Case di riposo, Spi Cgil: “Servono linee guida stringenti e controlli. Occorre ripensare nel prossimo futuro i servizi residenziali e domiciliari per anziani. Imprescindibile superare la domiciliarità pesante. La casa deve tornare ad essere il primo luogo di vita e cura”. Di seguito la nota integrale.
Cosa sta accadendo nelle nostre case di riposo? Non passa giorno che non scopriamo nuovi focolai di covid nelle varie strutture per anziani sparse sul territorio, nonostante da mesi le abbiamo blindate, negando agli ospiti qualunque contatto con l’esterno che non sia quello con gli operatori che li accudiscono. E nonostante abbiamo negato loro qualsiasi incontro con i propri affetti, sebbene si fossero potute immaginare e realizzare soluzioni alternative quali le meravigliose stanze degli abbracci per mantenere le visite in sicurezza messe in piedi da alcune strutture nel nord, non siamo riusciti a preservarli.
In un paese in cui il 23% della popolazione ha superato i 65 anni con una aspettativa di vita di altri 20, il tema dell’invecchiamento dovrebbe essere al centro dell’agenda politica, perché se è vero che si vive di più, è pur vero che si invecchia male. La pandemia in atto ci sta palesando, con tutta la sua drammaticità, che gli anziani non sono stati né curati e né protetti abbastanza e il fallimento è sicuramente ascrivibile sia alla sanità pubblica, clamorosamente assente sul territorio, che alle rsa e alle case di riposo, dentro le cui mura decine di anziani anche nella nostra regione sono morti in solitudine.
Prima del covid il sistema delle rsa e delle case di riposo era un business in grande espansione. Questo nuovo virus, oggi, ci ha insegnato che una delle prime cose da ripensare nel nostro paese sarà quella della residenzialità per la terza e la quarta età, stante il fallimento sotto gli occhi di tutti dei sistemi di residenzialità pesante quali sono le strutture per anziani.

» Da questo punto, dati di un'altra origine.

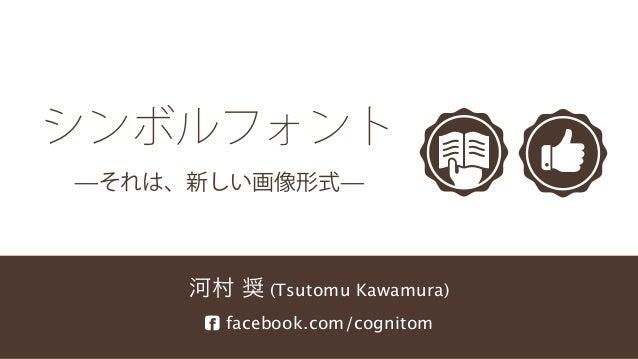  河村 奨 (Tsutomu Kawamura)  facebook.com/cognitom シンボルフォント ̶それは、新しい画像形式̶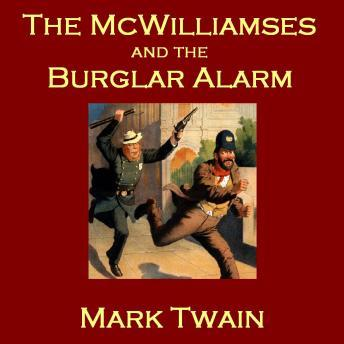 McWilliamses and the Burglar Alarm, Mark Twain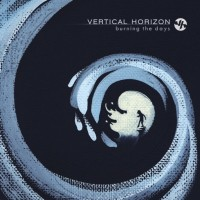 Purchase Vertical Horizon - Burning The Days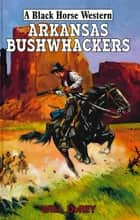 Arkansas Bushwackers ebook by Will DuRey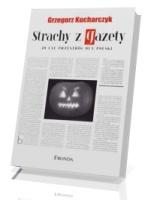 Strachy z gazety. 20 lat przestróg dla Polski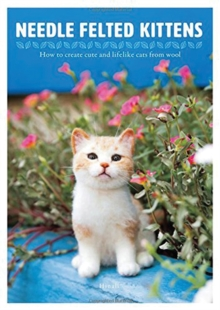 Needle Felting Kittens : How to Create Cats That Look as Real as Can be, Paperback Book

È da tempi non sospetti che come Cgil segnaliamo, denunciamo e sollecitiamo come non ci si possa limitare alla mera autorizzazione legata al rispetto di requisiti tecnici e strutturali per aprire una casa di riposo, ma servono linee guida stringenti per gli accreditamenti e una legge regionale che valorizzi la qualità del lavoro e stabilisca dotazioni organiche e figure professionali necessarie per l’assistenza, al di sotto delle quali non si può scendere, definendo standard di qualità sostanziali e non formali. I controlli sulle strutture fanno emergere in molti casi irregolarità riconducibili, ad esempio, all’assenza di piani preventivi, alla mancata individuazione di percorsi e aree dedicati, alla non attenta e scrupolosa programmazione delle fasi di pulizia e sanificazione. Indispensabile e vincolante sono, tra l’altro, la formazione degli operatori, il rispetto delle norme sulla salute e la sicurezza ed il rispetto dei contratti collettivi di lavoro sottoscritti dalle organizzazioni sindacali maggiormente rappresentative, nonché l’attivazione di controlli periodici da parte degli enti locali e delle aziende sanitarie sulle strutture per il rispetto delle norme. I sindaci, da questo punto di vista, devono essere i primi controllori delle strutture sul loro territorio, avvalendosi sia della polizia municipale, ma anche, nel caso, della collaborazione dei Nas dei Carabinieri. Il sindaco, è bene ricordarlo, quale autorità sanitaria locale, primo responsabile della salute dei cittadini, ha il potere di chiedere l’intervento dell’Asp, di sospendere l’attività e di chiudere una struttura e farne trasferire gli ospiti.
Rimaniamo fermamente convinti e lo asseriamo da tempo, che serve una scelta politica chiara sul tema, che crei le condizioni favorevoli, dentro e fuori le mura domestiche, per allontanare il ricorso, quasi obbligato, alle residenze protette. Serve un ripensamento delle tipologie dei servizi residenziali e domiciliari, con adeguati supporti nel proprio alloggio e nel proprio quartiere. Serve spostare le risorse impegnate nei presidi residenziali verso i servizi sociali e sanitari di tipo domiciliare. Perché la casa, rifugio, luogo degli affetti, dei ricordi e delle abitudini, per tutti, anche per gli anziani, deve diventare e rimanere il primo e privilegiato luogo di cura, di assistenza e di vita.